__Task to complete__:
In the data below, find each line carrying the string "States" and copy it out.

__Records to process__:
————————

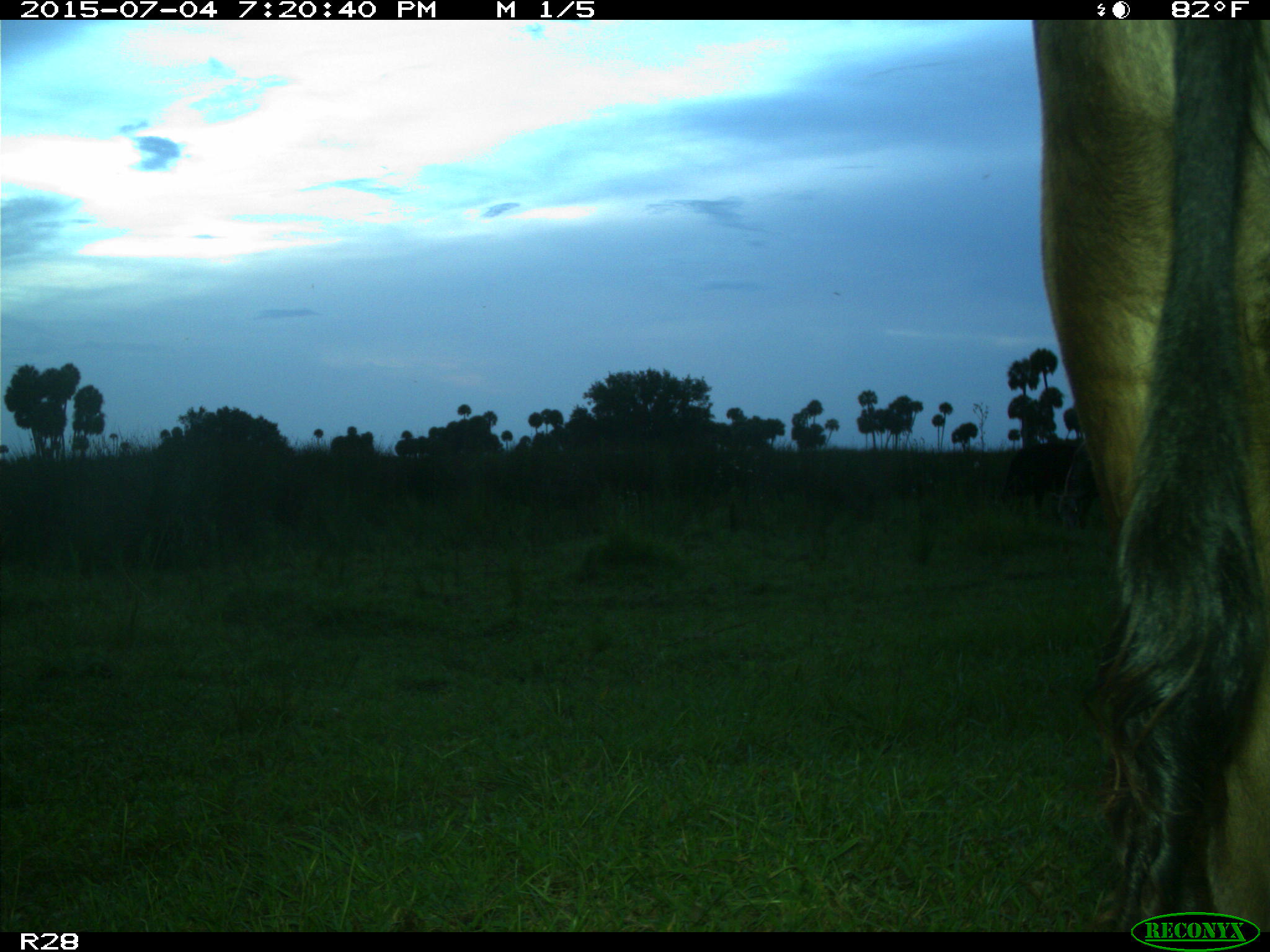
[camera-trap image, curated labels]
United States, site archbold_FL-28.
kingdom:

————————

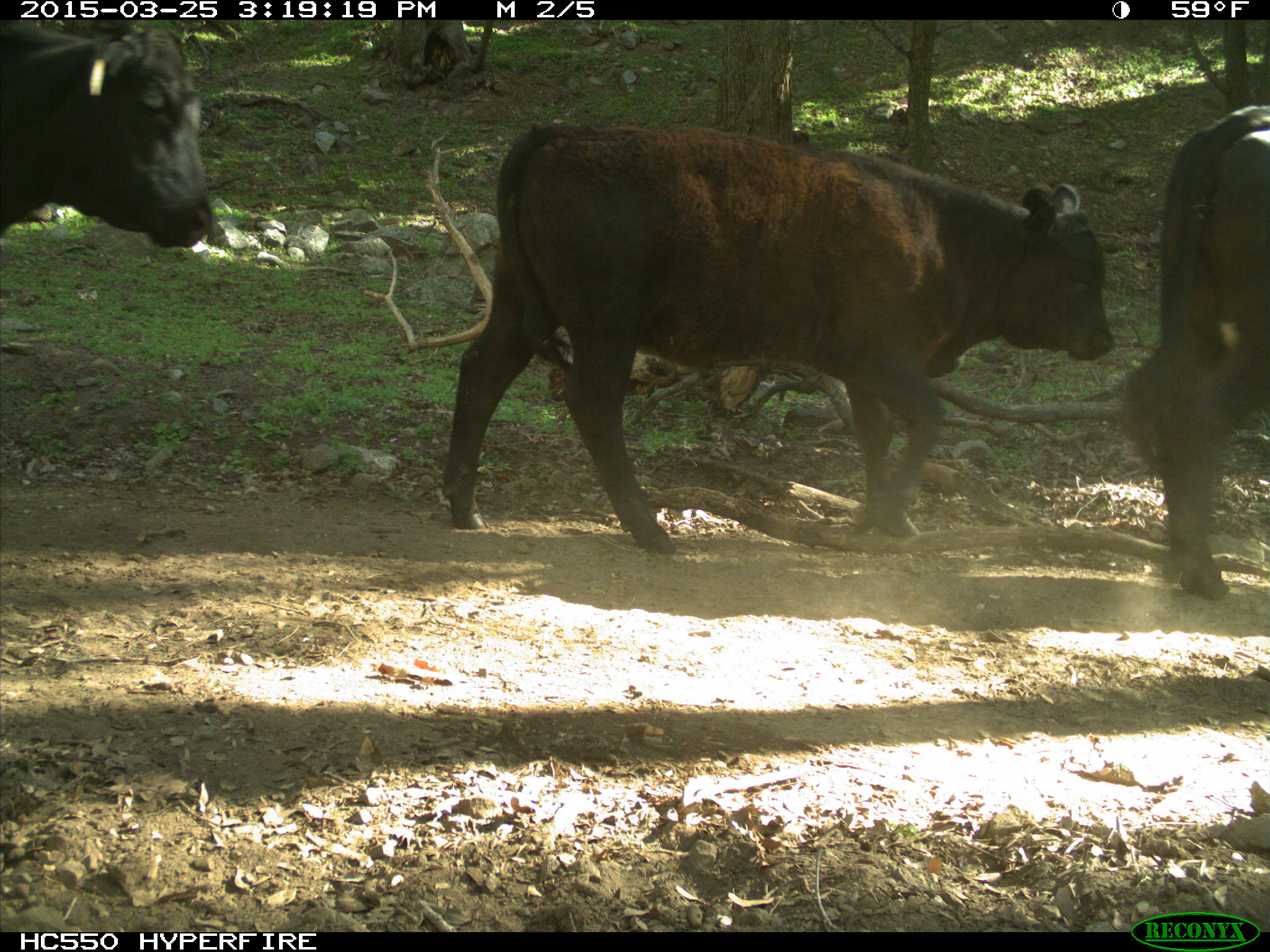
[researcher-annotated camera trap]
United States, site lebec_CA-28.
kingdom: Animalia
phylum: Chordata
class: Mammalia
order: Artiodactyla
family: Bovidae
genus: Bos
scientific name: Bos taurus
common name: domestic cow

————————

__Task solution__:
United States, site archbold_FL-28.
United States, site lebec_CA-28.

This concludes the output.